--- Begin ---

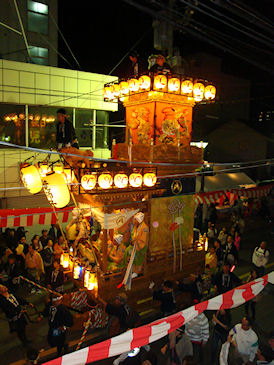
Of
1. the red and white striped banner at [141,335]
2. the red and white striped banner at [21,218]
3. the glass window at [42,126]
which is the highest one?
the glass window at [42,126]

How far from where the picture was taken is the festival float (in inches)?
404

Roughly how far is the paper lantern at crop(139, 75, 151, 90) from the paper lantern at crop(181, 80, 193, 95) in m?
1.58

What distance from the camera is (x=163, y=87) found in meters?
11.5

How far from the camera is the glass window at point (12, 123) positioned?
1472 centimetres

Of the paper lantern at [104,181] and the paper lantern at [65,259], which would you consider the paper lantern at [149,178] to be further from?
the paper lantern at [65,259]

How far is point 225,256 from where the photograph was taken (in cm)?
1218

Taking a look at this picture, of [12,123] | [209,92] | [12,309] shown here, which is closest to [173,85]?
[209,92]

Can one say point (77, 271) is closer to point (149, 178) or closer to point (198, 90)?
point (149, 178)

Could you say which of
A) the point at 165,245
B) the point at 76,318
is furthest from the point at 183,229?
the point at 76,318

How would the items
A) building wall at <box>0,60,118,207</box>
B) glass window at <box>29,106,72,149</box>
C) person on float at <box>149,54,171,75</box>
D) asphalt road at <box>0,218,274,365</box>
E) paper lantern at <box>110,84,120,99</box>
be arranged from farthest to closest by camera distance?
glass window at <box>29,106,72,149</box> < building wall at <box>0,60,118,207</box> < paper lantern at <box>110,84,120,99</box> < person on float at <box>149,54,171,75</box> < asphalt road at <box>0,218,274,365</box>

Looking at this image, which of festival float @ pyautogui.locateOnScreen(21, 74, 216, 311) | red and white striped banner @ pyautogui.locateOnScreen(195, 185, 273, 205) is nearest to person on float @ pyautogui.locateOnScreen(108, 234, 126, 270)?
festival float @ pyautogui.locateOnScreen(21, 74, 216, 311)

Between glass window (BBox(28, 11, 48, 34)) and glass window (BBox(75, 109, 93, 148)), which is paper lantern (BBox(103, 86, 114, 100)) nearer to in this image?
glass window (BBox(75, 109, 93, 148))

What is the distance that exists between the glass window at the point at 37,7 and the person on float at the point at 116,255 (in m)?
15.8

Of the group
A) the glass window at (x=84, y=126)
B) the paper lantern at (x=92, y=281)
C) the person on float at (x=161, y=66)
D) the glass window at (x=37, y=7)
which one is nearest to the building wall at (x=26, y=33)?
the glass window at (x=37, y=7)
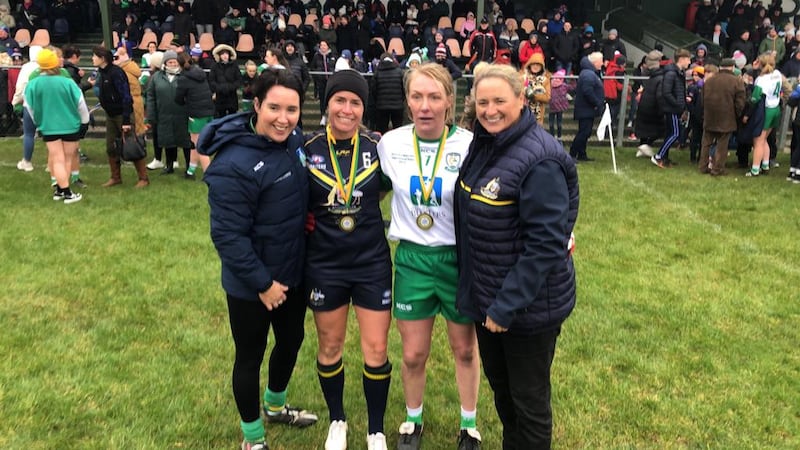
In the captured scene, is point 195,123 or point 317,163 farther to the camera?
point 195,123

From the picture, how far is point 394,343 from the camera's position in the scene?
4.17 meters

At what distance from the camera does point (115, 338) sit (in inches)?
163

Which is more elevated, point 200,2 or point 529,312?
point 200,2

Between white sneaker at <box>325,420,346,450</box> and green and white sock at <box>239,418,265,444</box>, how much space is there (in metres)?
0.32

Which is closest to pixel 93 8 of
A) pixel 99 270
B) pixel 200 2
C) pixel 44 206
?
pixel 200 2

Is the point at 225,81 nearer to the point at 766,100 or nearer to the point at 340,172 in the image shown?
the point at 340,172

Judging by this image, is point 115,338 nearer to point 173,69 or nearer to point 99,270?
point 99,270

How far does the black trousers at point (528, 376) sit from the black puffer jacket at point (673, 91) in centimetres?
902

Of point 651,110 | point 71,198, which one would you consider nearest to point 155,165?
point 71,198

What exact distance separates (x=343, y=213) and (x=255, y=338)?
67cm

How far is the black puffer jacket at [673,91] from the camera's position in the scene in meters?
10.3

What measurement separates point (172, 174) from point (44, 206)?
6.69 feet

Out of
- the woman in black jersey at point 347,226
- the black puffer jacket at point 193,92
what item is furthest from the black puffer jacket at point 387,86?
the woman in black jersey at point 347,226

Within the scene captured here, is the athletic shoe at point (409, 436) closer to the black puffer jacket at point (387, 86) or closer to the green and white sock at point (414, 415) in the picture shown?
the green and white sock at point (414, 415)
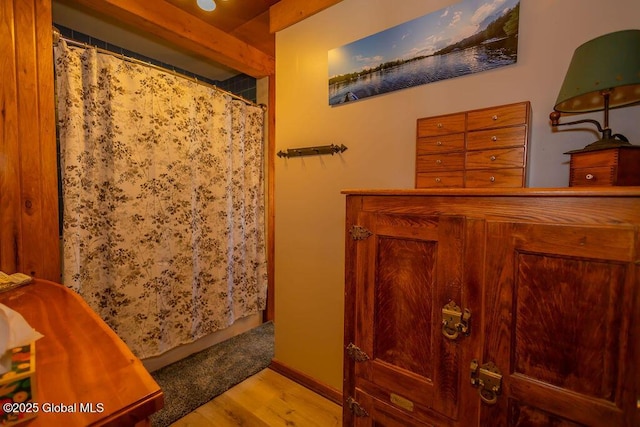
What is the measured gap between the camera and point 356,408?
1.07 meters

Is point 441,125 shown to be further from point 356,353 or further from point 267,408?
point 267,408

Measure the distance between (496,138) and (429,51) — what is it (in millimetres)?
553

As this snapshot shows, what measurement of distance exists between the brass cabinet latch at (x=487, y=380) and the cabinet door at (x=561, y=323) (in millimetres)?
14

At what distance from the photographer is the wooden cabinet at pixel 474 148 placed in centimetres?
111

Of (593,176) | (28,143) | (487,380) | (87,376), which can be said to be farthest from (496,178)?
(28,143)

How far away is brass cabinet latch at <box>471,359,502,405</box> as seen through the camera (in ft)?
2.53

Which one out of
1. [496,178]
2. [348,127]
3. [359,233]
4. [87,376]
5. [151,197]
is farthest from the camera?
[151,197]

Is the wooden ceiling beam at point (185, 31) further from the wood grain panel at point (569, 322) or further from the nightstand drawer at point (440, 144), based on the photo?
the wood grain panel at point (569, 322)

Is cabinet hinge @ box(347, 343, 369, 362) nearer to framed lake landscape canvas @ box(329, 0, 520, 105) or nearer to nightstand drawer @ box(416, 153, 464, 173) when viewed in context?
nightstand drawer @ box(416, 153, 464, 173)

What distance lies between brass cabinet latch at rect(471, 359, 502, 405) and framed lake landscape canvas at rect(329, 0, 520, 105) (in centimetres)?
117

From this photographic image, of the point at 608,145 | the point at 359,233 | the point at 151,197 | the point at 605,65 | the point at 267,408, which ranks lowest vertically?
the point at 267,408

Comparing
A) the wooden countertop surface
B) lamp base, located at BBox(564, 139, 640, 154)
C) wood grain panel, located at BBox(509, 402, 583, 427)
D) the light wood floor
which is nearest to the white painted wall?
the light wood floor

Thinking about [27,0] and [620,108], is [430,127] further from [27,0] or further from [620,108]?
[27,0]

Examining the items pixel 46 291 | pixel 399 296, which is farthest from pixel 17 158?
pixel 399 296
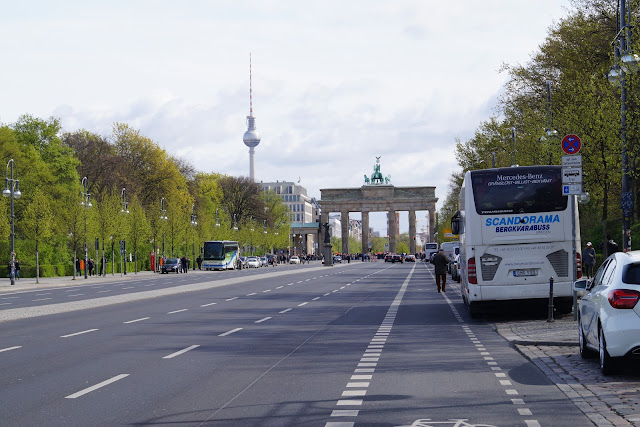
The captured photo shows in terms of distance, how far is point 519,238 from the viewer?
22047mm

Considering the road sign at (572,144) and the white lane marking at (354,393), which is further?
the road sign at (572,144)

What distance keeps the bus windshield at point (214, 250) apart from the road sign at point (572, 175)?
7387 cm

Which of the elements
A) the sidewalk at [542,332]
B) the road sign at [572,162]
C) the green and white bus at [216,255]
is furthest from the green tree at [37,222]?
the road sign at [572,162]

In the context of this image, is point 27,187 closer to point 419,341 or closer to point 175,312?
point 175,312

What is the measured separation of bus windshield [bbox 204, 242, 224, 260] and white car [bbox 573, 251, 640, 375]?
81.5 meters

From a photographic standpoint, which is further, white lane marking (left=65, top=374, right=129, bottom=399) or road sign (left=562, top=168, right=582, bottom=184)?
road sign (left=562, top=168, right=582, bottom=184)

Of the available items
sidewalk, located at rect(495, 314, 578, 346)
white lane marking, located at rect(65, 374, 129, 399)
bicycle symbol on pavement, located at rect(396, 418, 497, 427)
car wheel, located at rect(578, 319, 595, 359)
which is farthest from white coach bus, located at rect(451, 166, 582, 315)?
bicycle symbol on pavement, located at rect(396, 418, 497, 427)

--- End ---

(Work instructions):
Look above for the line containing "Which of the elements"; copy from it through the last line, exactly, and nothing more.

(Reply):
Which of the elements
A) the sidewalk at [542,332]
B) the road sign at [572,162]
C) the green and white bus at [216,255]
is furthest from the green tree at [37,222]?
the road sign at [572,162]

In the context of this image, is point 27,187 closer to point 419,341 or closer to point 175,312?
point 175,312

What is the measured separation of bus windshield [bbox 204, 242, 224, 260] and white car [bbox 573, 251, 640, 375]?
81.5 meters

From a photographic standpoint, which is further, white lane marking (left=65, top=374, right=129, bottom=399) or road sign (left=562, top=168, right=582, bottom=184)?
road sign (left=562, top=168, right=582, bottom=184)

Of the available items
sidewalk, located at rect(495, 314, 578, 346)
white lane marking, located at rect(65, 374, 129, 399)
bicycle symbol on pavement, located at rect(396, 418, 497, 427)
car wheel, located at rect(578, 319, 595, 359)
which is farthest from white coach bus, located at rect(451, 166, 582, 315)?
bicycle symbol on pavement, located at rect(396, 418, 497, 427)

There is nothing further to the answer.